(EXERCISE SET):
1) Transcribe from the South Ossetia passage the part that opens with the words containing "At 8:00 am on" and closes with "opening of hostilities.".
2) Answer these questions from the South Ossetia passage:
(a) How many Georgian policemen were injured when the police lorry was blown up on 1 August?
(b) Who held a secret meeting with the separatist authorities in Tskhinvali on 3 August?
(c) Where were two Georgian peacekeepers killed at 14:00 on 7 August?

(SUPPLIED PASSAGE):
● ● ● ● ●
At 8:00 am on 1 August, a Georgian police lorry was blown up by an improvised explosive device on the road near Tskhinvali, injuring five Georgian policemen. In response, Georgian snipers assaulted some of the South Ossetian border checkpoints, killing four Ossetians and injuring seven. According to majority of reports, the South Ossetians were responsible for instigating the bomb explosion which marked the opening of hostilities.

The Russian deputy defence minister, Nikolay Pankov, had a secret meeting with the separatist authorities in Tskhinvali on 3 August. An evacuation of Ossetian women and children to Russia began on the same day. According to researcher Andrey Illarionov, the South Ossetian separatists evacuated more than 20,000 civilians, which represented more than 90 percent of the civilian population of the future combat zone.

Mortar and artillery exchange between the South Ossetian and Georgian forces erupted in the afternoon of 6 August along almost the entire line of contact, which lasted until the dawn of 7 August. Exchanges resumed following a brief gap in the morning. South Ossetian leader Eduard Kokoity announced that the South Ossetian armed forces were ready to go on the offensive in the next few hours. At 14:00 on 7 August, two Georgian peacekeepers were killed in Avnevi as a result of Ossetian shelling. At about 14:30, Georgian tanks, 122 mm howitzers and 203 mm self-propelled artillery began heading towards South Ossetia to dissuade separatists from additional attacks. During the afternoon, OSCE monitors recorded Georgian military traffic, including artillery, on roads near Gori. In the afternoon, Georgian personnel left the Joint Peacekeeping Force headquarters in Tskhinvali.
● ● ● ● ●
(RECORDED INFORMATION):
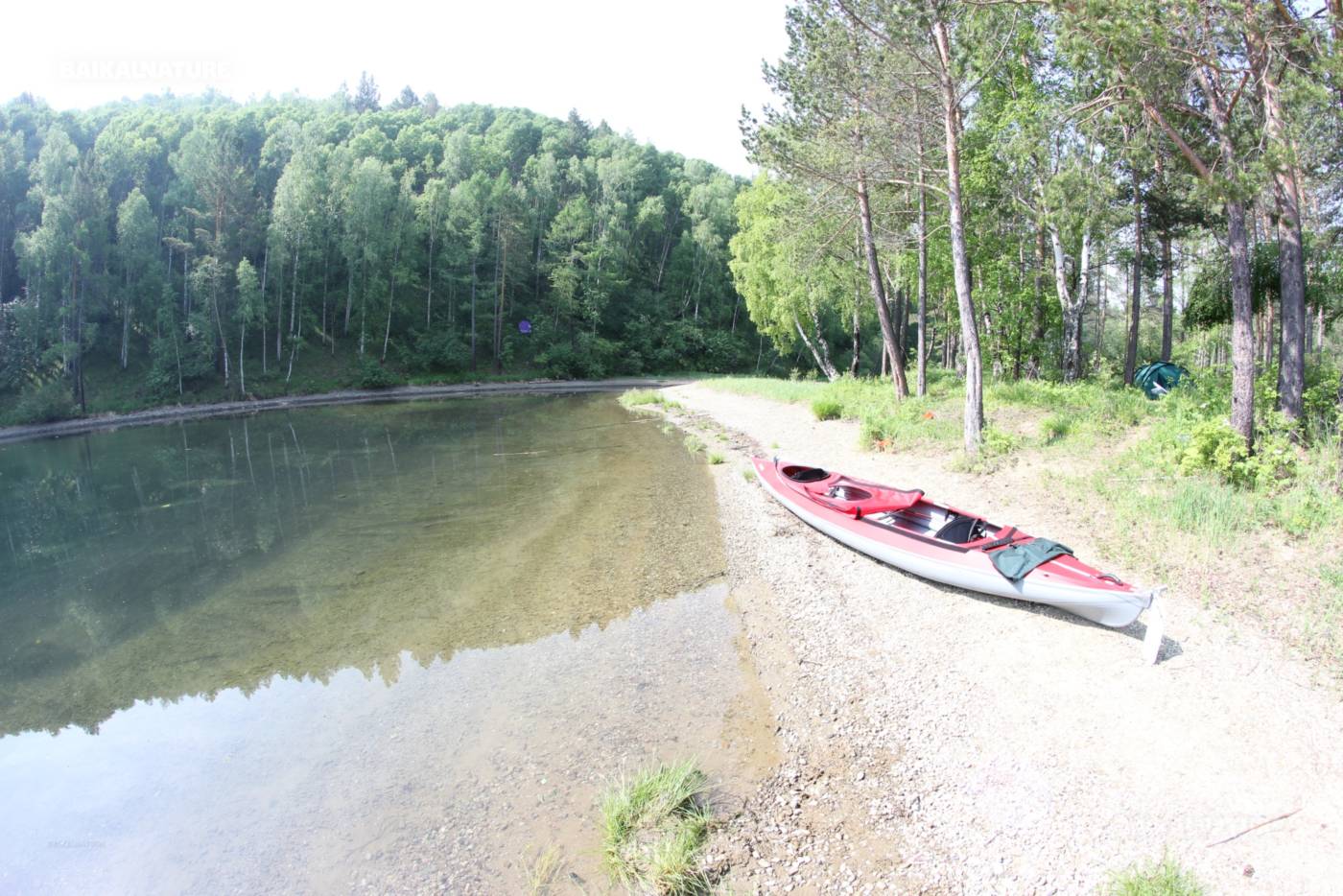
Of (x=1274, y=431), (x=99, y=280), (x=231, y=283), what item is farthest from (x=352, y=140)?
(x=1274, y=431)

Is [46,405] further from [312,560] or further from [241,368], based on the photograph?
[312,560]

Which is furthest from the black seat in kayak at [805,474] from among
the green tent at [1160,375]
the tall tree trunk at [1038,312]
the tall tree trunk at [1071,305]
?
the green tent at [1160,375]

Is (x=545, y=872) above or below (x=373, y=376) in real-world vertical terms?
below

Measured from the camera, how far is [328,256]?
4522cm

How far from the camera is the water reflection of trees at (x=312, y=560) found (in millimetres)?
8023

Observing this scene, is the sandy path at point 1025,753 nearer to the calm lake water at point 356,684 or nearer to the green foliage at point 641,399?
the calm lake water at point 356,684

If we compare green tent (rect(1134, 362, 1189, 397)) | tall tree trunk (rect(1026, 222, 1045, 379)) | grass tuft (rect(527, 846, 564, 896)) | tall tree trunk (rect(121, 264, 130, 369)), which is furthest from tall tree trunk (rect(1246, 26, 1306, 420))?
tall tree trunk (rect(121, 264, 130, 369))

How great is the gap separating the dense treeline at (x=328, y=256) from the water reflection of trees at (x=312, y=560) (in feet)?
56.5

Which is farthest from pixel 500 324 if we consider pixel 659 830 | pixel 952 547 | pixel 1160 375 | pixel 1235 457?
A: pixel 659 830

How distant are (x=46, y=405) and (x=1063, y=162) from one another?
4147cm

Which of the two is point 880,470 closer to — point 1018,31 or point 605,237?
point 1018,31

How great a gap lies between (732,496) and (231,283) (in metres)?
39.5

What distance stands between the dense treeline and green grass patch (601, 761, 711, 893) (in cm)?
3968

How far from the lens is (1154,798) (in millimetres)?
4402
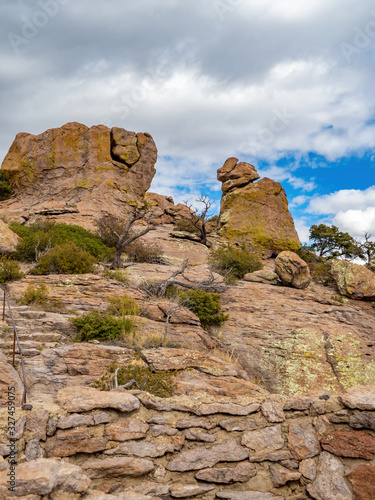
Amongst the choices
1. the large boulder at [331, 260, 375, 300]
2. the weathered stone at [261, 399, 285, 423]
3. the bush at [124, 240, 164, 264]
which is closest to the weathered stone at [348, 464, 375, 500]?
the weathered stone at [261, 399, 285, 423]

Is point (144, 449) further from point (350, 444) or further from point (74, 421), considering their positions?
point (350, 444)

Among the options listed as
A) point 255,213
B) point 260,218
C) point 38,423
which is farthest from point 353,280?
point 38,423

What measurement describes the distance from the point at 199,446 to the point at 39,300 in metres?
6.66

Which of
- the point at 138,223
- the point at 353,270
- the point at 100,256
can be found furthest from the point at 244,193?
the point at 100,256

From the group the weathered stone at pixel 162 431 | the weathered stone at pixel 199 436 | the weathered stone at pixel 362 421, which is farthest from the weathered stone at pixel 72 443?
the weathered stone at pixel 362 421

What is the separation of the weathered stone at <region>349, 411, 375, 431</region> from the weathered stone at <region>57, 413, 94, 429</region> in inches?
123

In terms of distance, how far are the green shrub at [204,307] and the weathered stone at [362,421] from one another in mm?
6803

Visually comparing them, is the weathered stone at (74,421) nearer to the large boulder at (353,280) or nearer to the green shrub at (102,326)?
the green shrub at (102,326)

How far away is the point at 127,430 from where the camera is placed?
376cm

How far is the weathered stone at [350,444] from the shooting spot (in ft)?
12.2

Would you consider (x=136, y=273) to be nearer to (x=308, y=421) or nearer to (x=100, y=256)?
(x=100, y=256)

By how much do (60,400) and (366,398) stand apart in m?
3.88

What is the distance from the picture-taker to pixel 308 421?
4129 millimetres

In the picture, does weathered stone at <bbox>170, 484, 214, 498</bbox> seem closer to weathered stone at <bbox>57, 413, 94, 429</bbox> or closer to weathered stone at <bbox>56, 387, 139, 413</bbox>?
weathered stone at <bbox>56, 387, 139, 413</bbox>
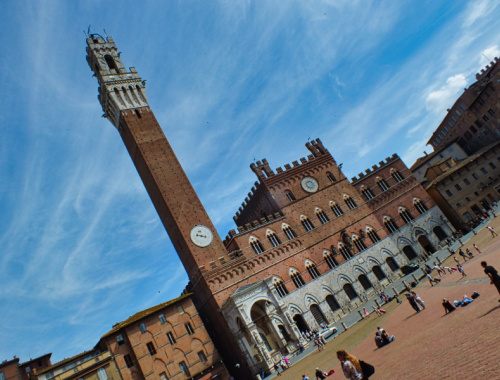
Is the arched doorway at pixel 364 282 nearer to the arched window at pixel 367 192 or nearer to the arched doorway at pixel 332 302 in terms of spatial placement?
the arched doorway at pixel 332 302

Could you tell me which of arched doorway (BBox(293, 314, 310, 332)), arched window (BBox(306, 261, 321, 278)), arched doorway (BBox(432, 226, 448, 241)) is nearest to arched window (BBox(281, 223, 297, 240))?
→ arched window (BBox(306, 261, 321, 278))

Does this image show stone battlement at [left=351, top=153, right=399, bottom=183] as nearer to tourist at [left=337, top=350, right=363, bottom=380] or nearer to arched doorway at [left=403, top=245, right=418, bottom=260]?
arched doorway at [left=403, top=245, right=418, bottom=260]

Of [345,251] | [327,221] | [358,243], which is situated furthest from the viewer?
[327,221]

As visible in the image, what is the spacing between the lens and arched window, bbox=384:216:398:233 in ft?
123

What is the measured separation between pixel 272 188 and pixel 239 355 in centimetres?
1727

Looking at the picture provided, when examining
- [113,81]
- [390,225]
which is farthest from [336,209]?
[113,81]

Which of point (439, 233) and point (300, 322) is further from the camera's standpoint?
point (439, 233)

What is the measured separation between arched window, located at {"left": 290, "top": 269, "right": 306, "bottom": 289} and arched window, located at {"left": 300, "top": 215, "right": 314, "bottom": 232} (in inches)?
211

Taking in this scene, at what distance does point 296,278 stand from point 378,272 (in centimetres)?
984

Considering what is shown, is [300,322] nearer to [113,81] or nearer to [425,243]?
[425,243]

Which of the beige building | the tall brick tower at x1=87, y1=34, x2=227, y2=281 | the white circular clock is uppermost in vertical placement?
the tall brick tower at x1=87, y1=34, x2=227, y2=281

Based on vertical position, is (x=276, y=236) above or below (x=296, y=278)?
above

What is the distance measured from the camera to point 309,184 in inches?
1497

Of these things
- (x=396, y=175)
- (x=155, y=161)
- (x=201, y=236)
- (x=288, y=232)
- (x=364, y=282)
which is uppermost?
(x=155, y=161)
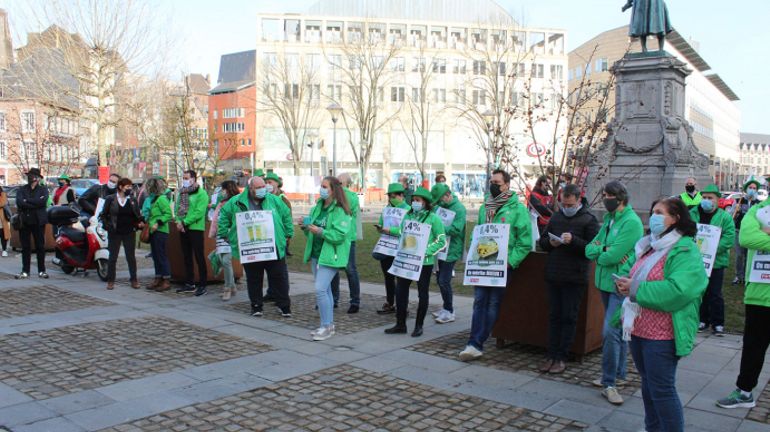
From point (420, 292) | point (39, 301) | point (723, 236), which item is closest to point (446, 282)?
point (420, 292)

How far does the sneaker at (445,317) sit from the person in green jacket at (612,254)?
313 centimetres

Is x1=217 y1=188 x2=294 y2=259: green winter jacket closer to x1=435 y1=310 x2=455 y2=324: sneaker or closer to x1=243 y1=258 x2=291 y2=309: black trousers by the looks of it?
x1=243 y1=258 x2=291 y2=309: black trousers

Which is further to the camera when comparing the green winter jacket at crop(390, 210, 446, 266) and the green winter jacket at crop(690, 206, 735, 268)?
the green winter jacket at crop(690, 206, 735, 268)

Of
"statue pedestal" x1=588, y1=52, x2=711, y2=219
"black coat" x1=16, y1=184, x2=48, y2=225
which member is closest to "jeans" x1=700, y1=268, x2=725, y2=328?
"statue pedestal" x1=588, y1=52, x2=711, y2=219

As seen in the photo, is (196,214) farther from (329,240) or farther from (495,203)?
(495,203)

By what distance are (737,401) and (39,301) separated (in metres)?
9.51

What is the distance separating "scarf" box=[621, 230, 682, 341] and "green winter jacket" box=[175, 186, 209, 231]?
780cm

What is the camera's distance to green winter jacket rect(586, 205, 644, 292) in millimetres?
5559

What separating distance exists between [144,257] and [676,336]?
14.7m

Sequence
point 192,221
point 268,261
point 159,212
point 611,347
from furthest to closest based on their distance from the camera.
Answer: point 159,212 → point 192,221 → point 268,261 → point 611,347

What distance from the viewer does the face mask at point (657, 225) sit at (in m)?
4.16

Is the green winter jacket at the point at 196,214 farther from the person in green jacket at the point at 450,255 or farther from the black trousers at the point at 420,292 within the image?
the black trousers at the point at 420,292

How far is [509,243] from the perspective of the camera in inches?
269

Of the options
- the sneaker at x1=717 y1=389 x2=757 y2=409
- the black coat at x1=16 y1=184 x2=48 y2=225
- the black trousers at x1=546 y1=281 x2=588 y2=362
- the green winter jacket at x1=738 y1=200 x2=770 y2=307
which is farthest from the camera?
the black coat at x1=16 y1=184 x2=48 y2=225
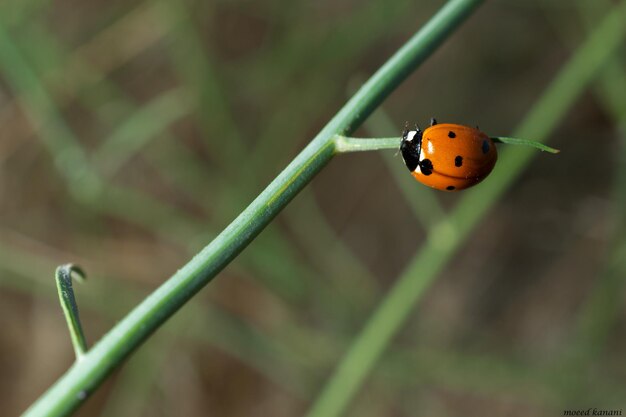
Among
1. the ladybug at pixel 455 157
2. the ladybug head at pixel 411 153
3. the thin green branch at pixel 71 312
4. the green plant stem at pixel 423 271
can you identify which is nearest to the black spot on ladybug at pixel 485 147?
the ladybug at pixel 455 157

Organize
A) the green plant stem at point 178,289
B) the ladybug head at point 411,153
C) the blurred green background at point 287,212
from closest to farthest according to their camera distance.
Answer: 1. the green plant stem at point 178,289
2. the ladybug head at point 411,153
3. the blurred green background at point 287,212

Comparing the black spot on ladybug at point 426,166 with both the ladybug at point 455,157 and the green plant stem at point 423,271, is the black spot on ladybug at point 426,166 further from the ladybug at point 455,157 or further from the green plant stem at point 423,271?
the green plant stem at point 423,271

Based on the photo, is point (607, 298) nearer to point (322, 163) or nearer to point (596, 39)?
point (596, 39)

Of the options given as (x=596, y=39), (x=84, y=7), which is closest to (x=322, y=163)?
(x=596, y=39)

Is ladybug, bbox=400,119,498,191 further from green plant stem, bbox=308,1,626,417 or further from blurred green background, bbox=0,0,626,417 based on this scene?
blurred green background, bbox=0,0,626,417

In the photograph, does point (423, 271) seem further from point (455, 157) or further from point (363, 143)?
point (363, 143)

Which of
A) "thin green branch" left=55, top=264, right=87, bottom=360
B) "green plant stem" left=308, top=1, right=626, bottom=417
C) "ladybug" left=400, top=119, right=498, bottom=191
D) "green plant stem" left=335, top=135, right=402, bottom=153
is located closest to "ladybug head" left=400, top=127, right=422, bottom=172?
"ladybug" left=400, top=119, right=498, bottom=191

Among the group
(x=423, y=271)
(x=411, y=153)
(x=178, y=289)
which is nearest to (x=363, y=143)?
(x=178, y=289)

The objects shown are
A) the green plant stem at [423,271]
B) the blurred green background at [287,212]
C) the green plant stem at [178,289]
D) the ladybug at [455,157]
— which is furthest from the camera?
the blurred green background at [287,212]
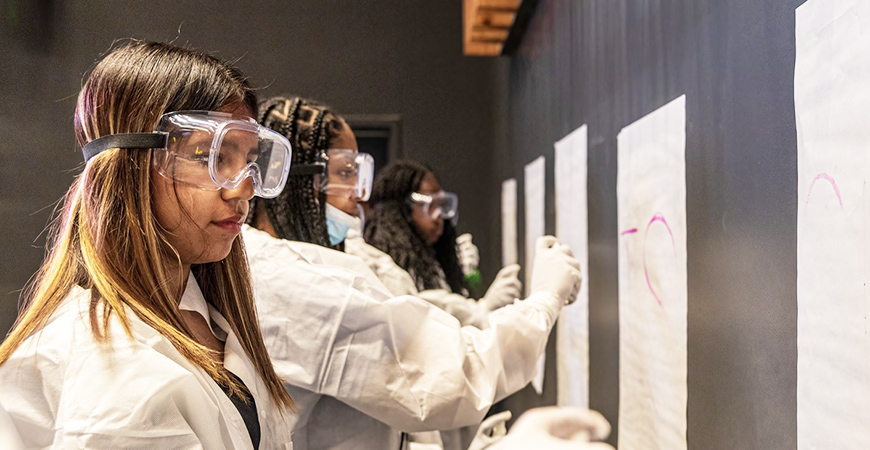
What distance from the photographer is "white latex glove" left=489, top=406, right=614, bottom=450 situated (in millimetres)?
658

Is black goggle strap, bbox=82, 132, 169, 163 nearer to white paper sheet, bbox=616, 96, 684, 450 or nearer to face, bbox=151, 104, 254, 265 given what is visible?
face, bbox=151, 104, 254, 265

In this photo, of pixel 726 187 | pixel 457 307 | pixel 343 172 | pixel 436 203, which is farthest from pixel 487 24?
pixel 726 187

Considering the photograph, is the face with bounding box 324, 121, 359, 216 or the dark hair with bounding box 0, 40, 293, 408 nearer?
the dark hair with bounding box 0, 40, 293, 408

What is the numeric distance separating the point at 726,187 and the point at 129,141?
0.84 m

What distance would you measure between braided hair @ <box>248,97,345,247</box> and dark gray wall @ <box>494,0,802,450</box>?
2.23 feet

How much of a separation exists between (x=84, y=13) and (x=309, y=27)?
557 mm

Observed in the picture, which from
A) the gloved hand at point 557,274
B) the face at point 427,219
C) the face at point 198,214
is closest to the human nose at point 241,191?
the face at point 198,214

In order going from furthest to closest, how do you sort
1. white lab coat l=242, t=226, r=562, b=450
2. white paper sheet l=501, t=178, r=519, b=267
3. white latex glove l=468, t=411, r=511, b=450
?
white paper sheet l=501, t=178, r=519, b=267 < white latex glove l=468, t=411, r=511, b=450 < white lab coat l=242, t=226, r=562, b=450

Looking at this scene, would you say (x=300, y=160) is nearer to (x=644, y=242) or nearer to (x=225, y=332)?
(x=225, y=332)

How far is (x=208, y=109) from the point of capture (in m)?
1.07

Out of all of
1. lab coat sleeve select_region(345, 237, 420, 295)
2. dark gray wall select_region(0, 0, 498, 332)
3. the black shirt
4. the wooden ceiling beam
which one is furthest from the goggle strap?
the wooden ceiling beam

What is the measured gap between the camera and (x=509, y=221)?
4.05 m
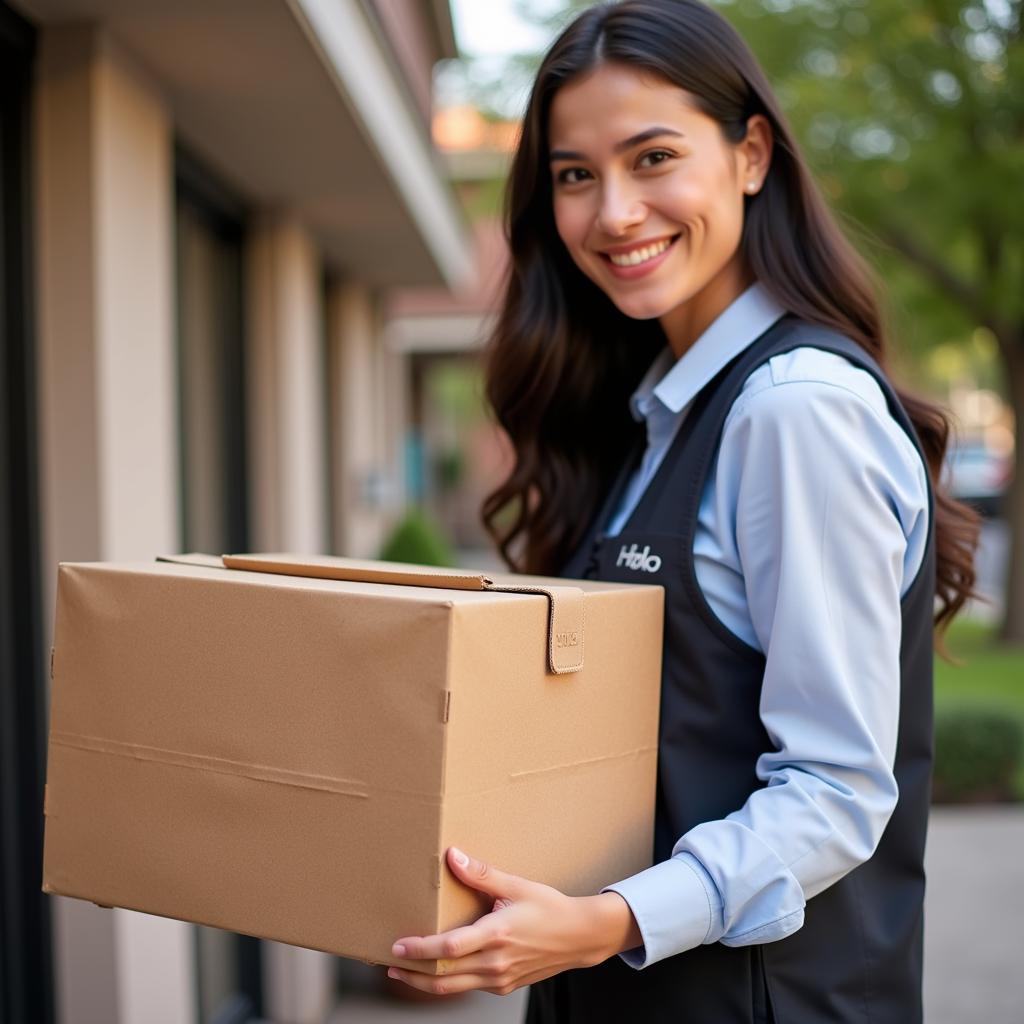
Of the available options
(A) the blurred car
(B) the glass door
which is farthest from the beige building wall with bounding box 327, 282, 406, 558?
(A) the blurred car

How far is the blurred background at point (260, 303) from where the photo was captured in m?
2.27

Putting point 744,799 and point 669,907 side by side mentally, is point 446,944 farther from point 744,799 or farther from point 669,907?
point 744,799

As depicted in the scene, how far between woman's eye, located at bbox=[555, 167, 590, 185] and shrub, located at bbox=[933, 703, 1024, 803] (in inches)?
195

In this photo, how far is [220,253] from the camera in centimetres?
382

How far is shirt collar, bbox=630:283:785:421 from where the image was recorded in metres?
1.49

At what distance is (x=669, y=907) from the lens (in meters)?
1.22

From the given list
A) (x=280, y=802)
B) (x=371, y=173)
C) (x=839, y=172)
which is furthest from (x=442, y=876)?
(x=839, y=172)

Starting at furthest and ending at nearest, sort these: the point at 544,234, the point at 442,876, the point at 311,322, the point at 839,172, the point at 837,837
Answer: the point at 839,172
the point at 311,322
the point at 544,234
the point at 837,837
the point at 442,876

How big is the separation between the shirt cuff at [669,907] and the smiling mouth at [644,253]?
2.38 ft

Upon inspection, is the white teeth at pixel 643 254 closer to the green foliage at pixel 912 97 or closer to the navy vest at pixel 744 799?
the navy vest at pixel 744 799

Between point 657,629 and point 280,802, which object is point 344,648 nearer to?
point 280,802

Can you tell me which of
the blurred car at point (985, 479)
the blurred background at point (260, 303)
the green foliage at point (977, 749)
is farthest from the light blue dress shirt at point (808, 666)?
the blurred car at point (985, 479)

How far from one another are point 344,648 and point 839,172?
8091mm

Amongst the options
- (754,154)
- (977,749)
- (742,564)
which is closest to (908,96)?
(977,749)
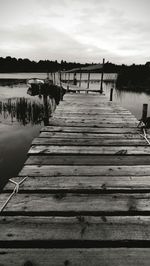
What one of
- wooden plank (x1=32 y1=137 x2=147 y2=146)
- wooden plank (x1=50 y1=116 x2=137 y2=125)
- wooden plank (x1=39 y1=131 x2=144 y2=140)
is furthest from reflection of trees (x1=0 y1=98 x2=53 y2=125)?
wooden plank (x1=32 y1=137 x2=147 y2=146)

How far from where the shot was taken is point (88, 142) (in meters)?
4.73

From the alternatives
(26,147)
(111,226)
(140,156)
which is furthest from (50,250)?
(26,147)

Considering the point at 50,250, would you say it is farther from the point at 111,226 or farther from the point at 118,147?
the point at 118,147

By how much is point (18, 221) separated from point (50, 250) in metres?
0.52

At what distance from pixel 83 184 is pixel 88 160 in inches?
34.7

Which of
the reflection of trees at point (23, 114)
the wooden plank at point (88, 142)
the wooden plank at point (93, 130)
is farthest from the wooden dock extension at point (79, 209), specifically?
the reflection of trees at point (23, 114)

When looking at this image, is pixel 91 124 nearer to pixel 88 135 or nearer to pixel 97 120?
pixel 97 120

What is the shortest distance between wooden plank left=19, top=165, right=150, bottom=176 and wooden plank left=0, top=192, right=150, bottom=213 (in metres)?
0.54

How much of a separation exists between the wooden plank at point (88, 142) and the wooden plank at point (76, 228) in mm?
2435

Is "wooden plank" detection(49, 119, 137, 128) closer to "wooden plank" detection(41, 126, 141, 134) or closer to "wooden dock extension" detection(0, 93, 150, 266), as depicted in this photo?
"wooden plank" detection(41, 126, 141, 134)

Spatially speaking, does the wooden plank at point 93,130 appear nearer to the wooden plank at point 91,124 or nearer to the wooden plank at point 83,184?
the wooden plank at point 91,124

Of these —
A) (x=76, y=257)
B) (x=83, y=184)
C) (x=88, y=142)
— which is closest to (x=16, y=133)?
(x=88, y=142)

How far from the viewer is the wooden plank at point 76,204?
235 centimetres

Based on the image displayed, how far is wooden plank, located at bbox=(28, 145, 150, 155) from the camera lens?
161 inches
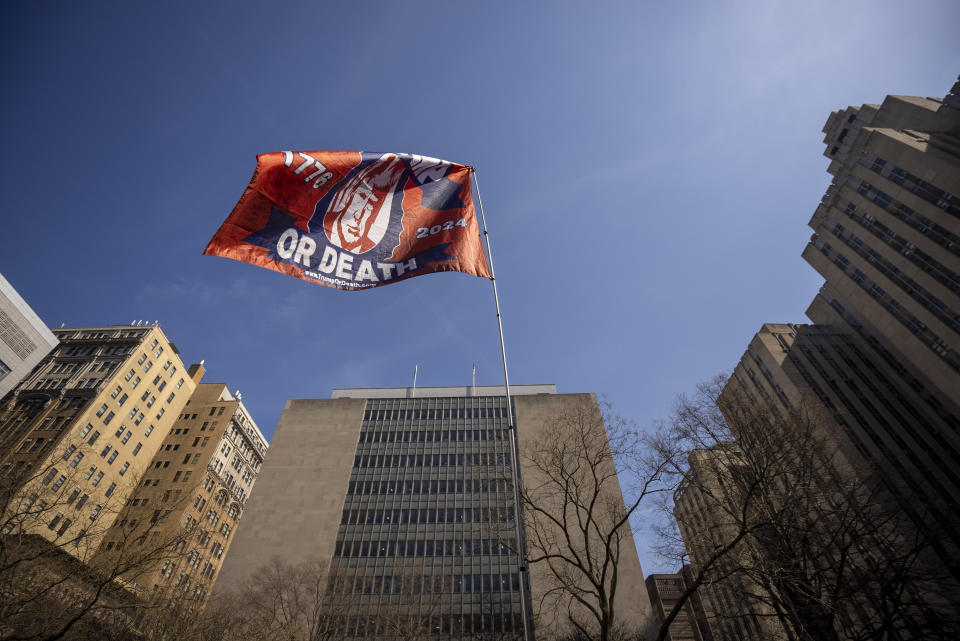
● ● ● ● ●
(RESPONSES):
1)
At 8:00 am on 1 August, a Georgian police lorry was blown up by an improvised explosive device on the road near Tskhinvali, injuring five Georgian policemen. In response, Georgian snipers assaulted some of the South Ossetian border checkpoints, killing four Ossetians and injuring seven. According to majority of reports, the South Ossetians were responsible for instigating the bomb explosion which marked the opening of hostilities.

2)
(a) Five.
(b) Nikolay Pankov, the Russian deputy defense minister.
(c) Avnevi.